LoanNow is proud to set a new standard for the lending industry. By looking at the entire person, not just their credit score, we are able to offer installment loans tailored to every credit situation.
Whatever lender you choose, be absolutely sure that the lender reports back to credit bureaus. LoanNow shares all of your good payment history, helping you improve your credit score so that you can qualify for even better loan terms in the future. Many lenders, especially in the subprime space, don’t report to the credit bureaus. But remember, you’ll only benefit if they do.
Obtain a secured credit card
If you have no credit history or have made credit missteps in the past, you have some options to establish your credit profile. One of those options is a secured credit card that reports to all three major credit reporting agencies. A secured credit card requires a cash deposit that is used to establish the credit limit for the card. As you use the card, your credit limit decreases. As you make payments, your credit limit is replenished.
Secured credit cards look like regular credit cards and operate like regular credit cards – merchants and creditors cannot tell the difference.
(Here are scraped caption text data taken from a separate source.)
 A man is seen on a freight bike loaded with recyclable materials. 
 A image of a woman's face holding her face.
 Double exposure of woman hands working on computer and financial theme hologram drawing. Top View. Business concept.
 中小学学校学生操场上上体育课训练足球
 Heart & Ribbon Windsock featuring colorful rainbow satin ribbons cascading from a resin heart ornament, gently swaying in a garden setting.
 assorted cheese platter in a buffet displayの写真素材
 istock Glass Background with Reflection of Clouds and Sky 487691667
However, do not confuse secured credit cards with prepaid cards, which operate like bank debit cards and which are not reported to credit reporting agencies.
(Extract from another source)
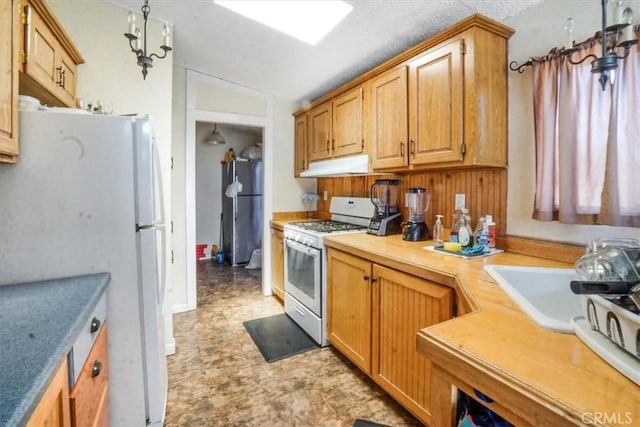 kitchen featuring white appliances, lofted ceiling, and sink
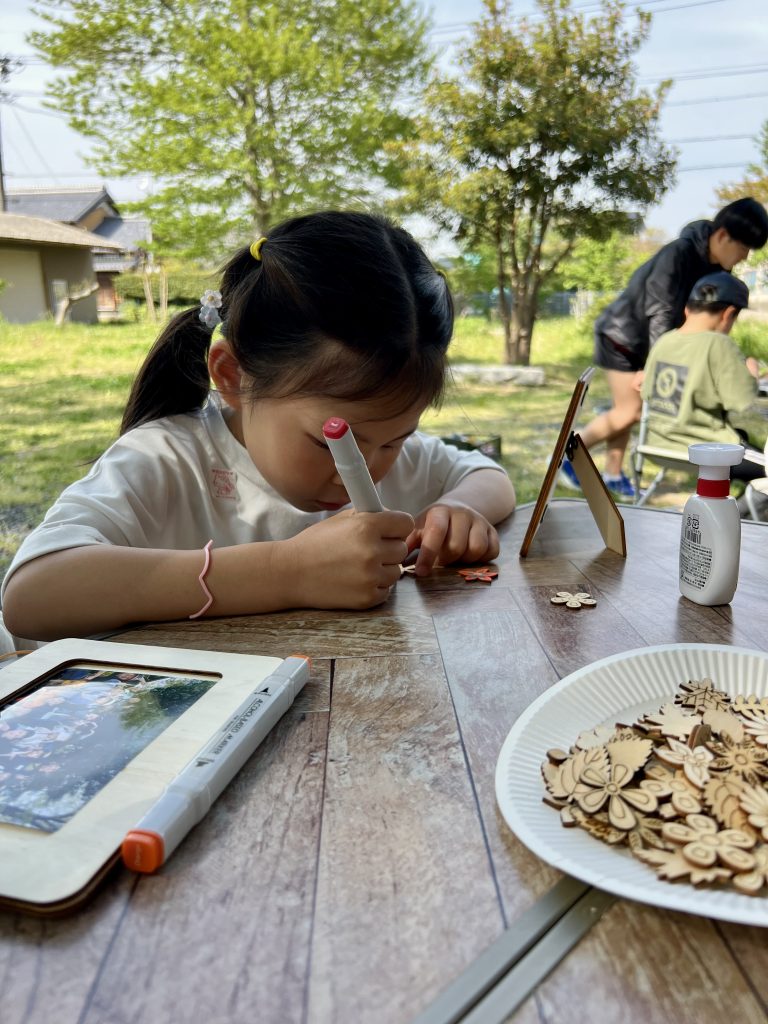 MiRAIヒミツ基地デイキャンプで、子どもたちが真剣にフォトフレームを創作し、思い出の集合写真を貼って完成させている様子。四日市・菰野町を拠点とした子ども向け体験型習い事の一場面。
Get a cosigner on an unsecured card
Don’t have the money for a secured card or just want to skip ahead to a regular one? Well then you’ll probably need a cosigner. Remember, your cosigner’s credit may be tarnished if you don’t use your card responsibly, so make your payments on time and don’t max out the card. If you’re looking for an installment loan and can’t find someone to co-sign the entire loan, try splitting the co-sign into pieces with LoanNow’s group-signing.
Become an authorized user
A family member or significant other may be willing to add you as an authorized user on his or her card. As an authorized user, you’ll enjoy access to a credit card and you’ll build credit history, but you aren’t legally obligated to pay for your charges. You’ll need to have the primary cardholder ask their issuer if authorized user activity is reported to the bureaus. It generally is, but you’ll want to make sure, otherwise your credit-building efforts will be a big waste of time.
Borrow from yourself
This is the easiest method to establish your own credit history without a credit card. Buy a Certificate of Deposit (CD) from a bank. Then take out a secured loan against the CD for the same amount of time. Put the money you borrowed in a high-yield checking account. Then use the money you borrowed to payback the secured loan. You’ll be establishing a credit history and earning interest on your checking account and CD. Of course, you’ll need some startup capital to do this.
Step 5: Be patient
Slow and steady wins the race!
If you’re building your credit profile for the first time, you should expect to see results within six months to a year. Rebounding from a credit setback may require two years. Unfortunately, it doesn’t take very long to destroy a good credit rating, but rebuilding one can take a very long time. Serious credit problems such as bankruptcy remain on your credit report for up to a decade, but their adverse effects fade with time. Creditors and lenders are much more concerned with your good payment record over the past year than with a bankruptcy 5 years ago. The key is to maintain a positive credit profile going forward.
So remember to be patient because building credit takes time, but it will happen as long as you’re making the right credit moves.